是个疑问句,落在已夏耳中,却是满满的明知故问。
不知道为什么,已夏觉得自己,突然有些莫名的紧张。
落在身边的手指,不由自主地曲了下。
她默默吐出一口气,走过去。
“嗯。你真的能帮安安吗?对方现在要起诉他弟弟,不同意和解。”
也许是怕顾寒慕不了解全部情况,已夏又挑最棘手的部分,和他说了一遍。
“要起诉安正的,是他公司的老板。
叫吴清,今年46岁,是做纺织品贸易发家的。
除了这家公司,他在苏城和沪城也有两家公司,现在还准备在燕城筹备一家。
这次他非要起诉安正,也是因为安正不仅骗了公司的钱,还打人,闹得沸沸扬扬。
作为混迹商场的老江湖,居然着了一个毛头小伙子的道,他面子上气不过。
但吴清为人很圆滑,也识时务,懂得趋利避害。
所以,不是完全没得谈。

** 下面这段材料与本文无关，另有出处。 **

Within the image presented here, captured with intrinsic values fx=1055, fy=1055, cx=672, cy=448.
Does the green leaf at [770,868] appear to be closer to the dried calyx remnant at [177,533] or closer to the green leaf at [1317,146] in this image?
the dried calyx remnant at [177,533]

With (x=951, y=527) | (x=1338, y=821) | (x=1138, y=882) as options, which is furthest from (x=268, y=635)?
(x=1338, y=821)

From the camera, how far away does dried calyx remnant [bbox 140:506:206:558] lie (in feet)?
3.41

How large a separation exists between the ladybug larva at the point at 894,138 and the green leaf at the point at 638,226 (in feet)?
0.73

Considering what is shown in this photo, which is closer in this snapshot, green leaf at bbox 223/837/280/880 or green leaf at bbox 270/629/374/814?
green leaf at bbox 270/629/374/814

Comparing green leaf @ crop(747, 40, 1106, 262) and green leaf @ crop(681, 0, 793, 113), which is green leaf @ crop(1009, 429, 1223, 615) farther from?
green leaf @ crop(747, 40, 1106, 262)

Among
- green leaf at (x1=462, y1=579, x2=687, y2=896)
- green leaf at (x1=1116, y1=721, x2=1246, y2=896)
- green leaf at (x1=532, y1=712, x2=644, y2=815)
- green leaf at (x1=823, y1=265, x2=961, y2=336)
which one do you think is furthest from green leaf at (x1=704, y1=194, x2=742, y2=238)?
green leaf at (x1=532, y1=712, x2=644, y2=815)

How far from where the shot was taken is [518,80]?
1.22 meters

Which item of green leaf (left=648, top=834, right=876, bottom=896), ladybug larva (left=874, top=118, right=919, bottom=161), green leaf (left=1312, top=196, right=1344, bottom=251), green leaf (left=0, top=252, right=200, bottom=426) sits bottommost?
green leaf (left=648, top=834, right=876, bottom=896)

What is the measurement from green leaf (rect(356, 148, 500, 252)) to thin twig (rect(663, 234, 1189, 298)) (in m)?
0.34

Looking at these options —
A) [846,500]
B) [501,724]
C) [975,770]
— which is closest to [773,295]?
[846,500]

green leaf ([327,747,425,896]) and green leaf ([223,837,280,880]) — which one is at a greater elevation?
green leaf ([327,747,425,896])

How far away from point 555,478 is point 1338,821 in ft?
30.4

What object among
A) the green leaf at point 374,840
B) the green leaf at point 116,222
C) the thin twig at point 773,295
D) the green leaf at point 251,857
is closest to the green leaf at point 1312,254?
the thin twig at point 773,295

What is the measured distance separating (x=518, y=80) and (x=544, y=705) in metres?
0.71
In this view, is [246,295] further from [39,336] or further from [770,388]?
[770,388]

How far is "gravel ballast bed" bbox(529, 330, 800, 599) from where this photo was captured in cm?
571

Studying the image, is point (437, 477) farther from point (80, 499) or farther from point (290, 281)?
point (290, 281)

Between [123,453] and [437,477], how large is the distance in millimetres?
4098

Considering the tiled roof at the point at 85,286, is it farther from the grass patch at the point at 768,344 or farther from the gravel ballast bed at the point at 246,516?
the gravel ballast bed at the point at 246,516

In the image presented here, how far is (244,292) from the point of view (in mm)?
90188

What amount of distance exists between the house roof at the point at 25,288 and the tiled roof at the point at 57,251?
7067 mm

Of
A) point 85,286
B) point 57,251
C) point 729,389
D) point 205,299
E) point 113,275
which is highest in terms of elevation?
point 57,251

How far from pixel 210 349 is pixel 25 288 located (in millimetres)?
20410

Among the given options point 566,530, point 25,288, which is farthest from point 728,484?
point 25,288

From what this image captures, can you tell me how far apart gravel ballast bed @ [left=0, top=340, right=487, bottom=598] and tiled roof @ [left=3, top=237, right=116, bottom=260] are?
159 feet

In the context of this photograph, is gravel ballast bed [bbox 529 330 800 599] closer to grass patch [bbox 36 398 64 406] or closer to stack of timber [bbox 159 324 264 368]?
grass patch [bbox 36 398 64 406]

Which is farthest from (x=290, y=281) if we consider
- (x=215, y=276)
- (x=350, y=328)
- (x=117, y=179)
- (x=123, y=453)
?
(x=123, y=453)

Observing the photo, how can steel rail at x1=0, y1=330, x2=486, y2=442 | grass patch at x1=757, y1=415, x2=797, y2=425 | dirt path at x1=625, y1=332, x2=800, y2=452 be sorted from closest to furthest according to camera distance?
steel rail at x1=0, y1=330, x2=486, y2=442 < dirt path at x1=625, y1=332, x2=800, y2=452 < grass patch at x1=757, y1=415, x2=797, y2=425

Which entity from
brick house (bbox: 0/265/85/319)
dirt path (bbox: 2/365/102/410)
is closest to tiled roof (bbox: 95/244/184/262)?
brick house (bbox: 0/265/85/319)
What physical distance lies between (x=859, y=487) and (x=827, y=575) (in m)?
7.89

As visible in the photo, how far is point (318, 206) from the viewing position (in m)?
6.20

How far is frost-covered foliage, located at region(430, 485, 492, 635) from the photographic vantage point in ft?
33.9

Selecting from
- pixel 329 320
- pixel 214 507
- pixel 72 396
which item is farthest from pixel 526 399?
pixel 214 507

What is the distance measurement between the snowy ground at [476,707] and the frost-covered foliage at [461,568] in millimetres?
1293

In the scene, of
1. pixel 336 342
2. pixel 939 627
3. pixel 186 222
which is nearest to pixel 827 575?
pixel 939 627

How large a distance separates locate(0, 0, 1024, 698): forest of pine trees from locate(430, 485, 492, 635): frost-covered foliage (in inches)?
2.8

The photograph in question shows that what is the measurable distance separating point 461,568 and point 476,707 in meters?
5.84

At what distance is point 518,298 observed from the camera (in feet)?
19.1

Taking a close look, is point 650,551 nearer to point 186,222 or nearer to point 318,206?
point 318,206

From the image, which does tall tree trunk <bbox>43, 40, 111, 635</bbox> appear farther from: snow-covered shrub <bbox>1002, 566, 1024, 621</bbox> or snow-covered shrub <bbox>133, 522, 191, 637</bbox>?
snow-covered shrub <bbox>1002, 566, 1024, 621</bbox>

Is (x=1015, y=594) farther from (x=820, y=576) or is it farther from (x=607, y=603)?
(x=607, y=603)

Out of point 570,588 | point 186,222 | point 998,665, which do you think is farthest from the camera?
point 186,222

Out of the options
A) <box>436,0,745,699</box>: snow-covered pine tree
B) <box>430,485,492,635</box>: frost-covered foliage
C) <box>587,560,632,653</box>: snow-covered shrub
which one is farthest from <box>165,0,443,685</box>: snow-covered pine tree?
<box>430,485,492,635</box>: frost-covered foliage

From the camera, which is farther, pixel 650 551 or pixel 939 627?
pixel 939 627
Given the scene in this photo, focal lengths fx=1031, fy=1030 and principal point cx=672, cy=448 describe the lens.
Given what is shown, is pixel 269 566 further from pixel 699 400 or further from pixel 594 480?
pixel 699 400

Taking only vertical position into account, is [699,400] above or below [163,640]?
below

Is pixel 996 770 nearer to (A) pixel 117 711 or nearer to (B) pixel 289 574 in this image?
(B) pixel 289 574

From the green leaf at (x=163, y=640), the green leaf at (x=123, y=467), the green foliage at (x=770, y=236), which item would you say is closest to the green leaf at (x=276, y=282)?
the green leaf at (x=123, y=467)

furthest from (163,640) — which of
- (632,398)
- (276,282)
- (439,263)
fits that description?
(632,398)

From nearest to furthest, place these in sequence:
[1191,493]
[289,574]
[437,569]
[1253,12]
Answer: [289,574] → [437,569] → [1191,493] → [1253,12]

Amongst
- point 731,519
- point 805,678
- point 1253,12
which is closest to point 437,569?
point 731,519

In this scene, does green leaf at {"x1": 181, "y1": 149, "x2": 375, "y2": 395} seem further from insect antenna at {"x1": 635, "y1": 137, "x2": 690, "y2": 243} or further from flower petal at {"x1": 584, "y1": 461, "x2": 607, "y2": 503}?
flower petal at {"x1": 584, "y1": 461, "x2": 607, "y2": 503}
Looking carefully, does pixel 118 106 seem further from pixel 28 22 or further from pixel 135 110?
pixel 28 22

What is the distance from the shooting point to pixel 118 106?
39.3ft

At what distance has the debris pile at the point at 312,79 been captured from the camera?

”
已夏微微愣了下。
顾寒慕平静地说着吴清的情况,条理清晰,信息详整,仿佛他真的认识这个人。
同时也不动声色地回应了她的担忧。
短短的几天内,把对方情况了解地这么清楚,自然是做了功课,也有把握的。
其实做了功课有把握的,并不是顾寒慕,而是周秘书。
周秘书不愧是长年替领导办事的“大秘”。
从那天应下这件事之后,就马上利用人脉,去做了详尽的了解。
高效利落,两天之后就给了顾寒慕回复,告诉他解决这件事的难度不大。
顾寒慕什么时候需要解决,随时告诉他,他就去办。
不是完全没得谈?
虽然对商场和官场的人情世故,毫无了解,但已夏也不是傻瓜。
这句“不是完全没得谈”的意思,她还是多少能明白。
不过就是,和他们普通人自然是没得谈了。
但如果是位高权重,或者有更强大商业资本的人去找他谈,倒不是不能接受。
说到底,还是天下熙熙皆为利往。
“那,要怎么才能谈?”
已夏犹豫了下,还是问了出来。
“乖,你不需要知道这些无趣的事。你只要告诉我,你需不需要我帮安尹解决这件事?”
顾寒慕的唇边漾开层层笑意,牵起已夏的手,目光锁在她脸上,温邃而深沉。
“我,我当然希望你可以帮安安。但是......”
已夏看着眼前的人,下意识咬了咬唇。